Credit Lender Services Agency (CLSA) is a consumer reporting agency (CRA), according to Judge Gene E.K. Pratter of the U.S. District Court for Pennsylvania (opinion). CLSA subcontracts for “searchers,” “abstractors,” and/or “independent contractors” who collect public record information for CLSA, which, in turn, provides that information to banks and other businesses. In this case, the record in question was a directory of open judgments and municipal liens maintained by courts.
As noted in a BallardSpahr blog,
The plaintiffs sued CLSA, alleging that it violated the FCRA by failing to follow reasonable procedures to assure maximum possible accuracy when preparing a consumer report (15 U.S.C. Sec. 1681e(b)) and by failing to conduct a reasonable reinvestigation of the plaintiffs’ dispute (15 U.S.C. Sec. 1681i(a)). CLSA moved for summary judgment, asserting that it was not subject to the FCRA as a matter of law because it was not a CRA and did not supply “consumer reports” within the meaning of the FCRA. It also asserted that even if it was subject to the FCRA, no reasonable juror could find that it violated either FCRA provision.
The blog continues,
As an initial matter, the district court found that CLSA was a CRA. In doing so, it rejected CLSA’s argument that an entity can only be a CRA if it issues “consumer reports.” Based on the FCRA definitions of the terms CRA and “consumer report,” the district court concluded that to be a CRA, an entity does not actually have to furnish “consumer reports” but instead must act for the purpose of furnishing “consumer reports.” Thus, an entity could be a CRA if it acted for the purpose of furnishing “consumer reports” even if it never produced a report or the intended report is determined not to be a “consumer report.” Stated differently, “the Court does not need to determine that an entity actually produced a ‘consumer report’ to find that it is a [CRA].” However, the court indicated that the opposite was not true, meaning the FCRA’s definition of “consumer report” does require the report to come from a CRA.
Turning to the issue of whether CLSA was a CRA, the court found that CLSA’s operations satisfied the elements of the FCRA definition. In addition to receiving monetary fees and using interstate commerce, the other elements of the CRA definition require an entity to regularly engage in the practice of assembling or evaluating consumer credit information or other information on consumers for the purpose of furnishing consumer reports to third parties. CLSA argued that it was not “assembling” information but had only accessed records of open judgments on the court’s database that were assembled by the court. The court rejected this argument, finding that the judgments were only a portion of the report, which included other information such as outstanding mortgages, home value, and other outstanding liens. According to the court, “assembling” does not require the changing of contents but only requires the gathering and grouping of information. The court also found that CLSA’s reports were “consumer reports” for purposes of the FCRA.

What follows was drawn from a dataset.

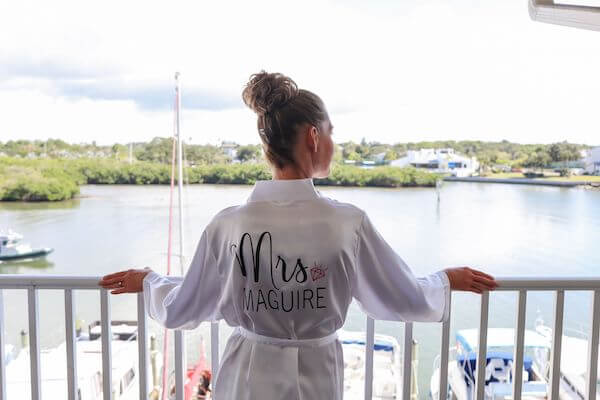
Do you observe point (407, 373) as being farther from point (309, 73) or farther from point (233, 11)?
point (309, 73)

With regard to CLSA’s alleged FCRA violations, the court was unwilling to grant summary judgment in favor of CLSA on the plaintiffs’ claim that CLSA had negligently violated Section 1681e(b) by failing to follow reasonable procedures to assure maximum possible accuracy when preparing consumer reports. Among the elements that must be established to prove a Section 1681e(b) violation is that inaccurate information was included in a consumer report due to a CRA’s failure to follow reasonable procedures. The district court refused to follow the Seventh Circuit’s 1994 decision in Henson v. CSC Credit Services, which held that as a matter of law, a CRA does not violate the FCRA by reporting inaccurate information obtained from a court’s judgment docket absent prior notice from the consumer that the information may be inaccurate. According to the court, Third Circuit decisions had made clear that the reasonableness of a CRA’s procedures is a jury question and because there was evidence that CLSA took no steps to check the accuracy of the information it provides to customers and CLSA had not introduced evidence to show that its procedures were reasonable, a reasonable jury could find its procedures were unreasonable.
The court did, however, grant summary judgment in favor of CLSA on the plaintiffs’ claims that CLSA had willfully violated Section 1681e(b) and that it had negligently and willfully violated Section 1681i(a) by failing to conduct a reasonable reinvestigation of the plaintiffs’ dispute. According to the court, based on Henson and the absence of direct Third Circuit precedent, CLSA’s reading of Section 1681e(b) could have reasonably found support in the courts. As a result, its Section 1681e(b) violation was not willful. As to the plaintiffs’ Section 1681i(a) claims, the court found that because there was no evidence in the record that the plaintiffs had notified CLSA of an error and requested a reinvestigation, there was no genuine dispute of material fact whether CLSA had negligently or willfully failed to conduct a reasonable reinvestigation.
The case is McGrath v. Credit Lender Services Agency, No. 2:20-cv-02042, Feb. 25, 2022 (U.S.Dist. Ct., E.D. Penn.). The plaintiff is represented by Gorski Law and the defendant is represented by Fox Rothschild.